= Beginning of Section =
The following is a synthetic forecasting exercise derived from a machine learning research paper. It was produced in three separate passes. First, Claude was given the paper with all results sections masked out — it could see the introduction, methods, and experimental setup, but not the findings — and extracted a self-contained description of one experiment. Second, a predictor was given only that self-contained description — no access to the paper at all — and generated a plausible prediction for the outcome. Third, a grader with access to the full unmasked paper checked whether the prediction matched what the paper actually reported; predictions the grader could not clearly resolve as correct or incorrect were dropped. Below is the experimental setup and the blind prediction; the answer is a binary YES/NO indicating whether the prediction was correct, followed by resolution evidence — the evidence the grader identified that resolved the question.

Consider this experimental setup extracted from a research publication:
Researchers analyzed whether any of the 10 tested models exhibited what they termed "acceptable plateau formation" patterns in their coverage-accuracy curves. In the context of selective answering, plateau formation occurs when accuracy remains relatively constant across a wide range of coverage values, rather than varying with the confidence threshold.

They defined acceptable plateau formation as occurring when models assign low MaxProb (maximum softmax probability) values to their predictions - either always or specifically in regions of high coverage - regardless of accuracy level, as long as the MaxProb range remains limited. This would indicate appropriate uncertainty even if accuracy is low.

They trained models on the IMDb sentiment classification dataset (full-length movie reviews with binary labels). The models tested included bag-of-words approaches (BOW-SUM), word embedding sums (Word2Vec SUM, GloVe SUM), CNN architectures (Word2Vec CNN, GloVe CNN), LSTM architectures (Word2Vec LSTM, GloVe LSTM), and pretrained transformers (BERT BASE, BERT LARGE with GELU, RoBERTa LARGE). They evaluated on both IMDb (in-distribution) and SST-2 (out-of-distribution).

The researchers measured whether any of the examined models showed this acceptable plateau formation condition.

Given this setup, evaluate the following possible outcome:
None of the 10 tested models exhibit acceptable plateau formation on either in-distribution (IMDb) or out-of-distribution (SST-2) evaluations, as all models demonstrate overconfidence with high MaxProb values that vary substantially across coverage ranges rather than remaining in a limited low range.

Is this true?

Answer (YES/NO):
= End of Section =
**EXERCISE PROMPT**. Return only the part of the records above that opens with the line containing "Researchers analyzed whether" and closes with the line containing "They trained models", ends included.

**TASK OUTPUT**.
Researchers analyzed whether any of the 10 tested models exhibited what they termed "acceptable plateau formation" patterns in their coverage-accuracy curves. In the context of selective answering, plateau formation occurs when accuracy remains relatively constant across a wide range of coverage values, rather than varying with the confidence threshold.

They defined acceptable plateau formation as occurring when models assign low MaxProb (maximum softmax probability) values to their predictions - either always or specifically in regions of high coverage - regardless of accuracy level, as long as the MaxProb range remains limited. This would indicate appropriate uncertainty even if accuracy is low.

They trained models on the IMDb sentiment classification dataset (full-length movie reviews with binary labels). The models tested included bag-of-words approaches (BOW-SUM), word embedding sums (Word2Vec SUM, GloVe SUM), CNN architectures (Word2Vec CNN, GloVe CNN), LSTM architectures (Word2Vec LSTM, GloVe LSTM), and pretrained transformers (BERT BASE, BERT LARGE with GELU, RoBERTa LARGE). They evaluated on both IMDb (in-distribution) and SST-2 (out-of-distribution).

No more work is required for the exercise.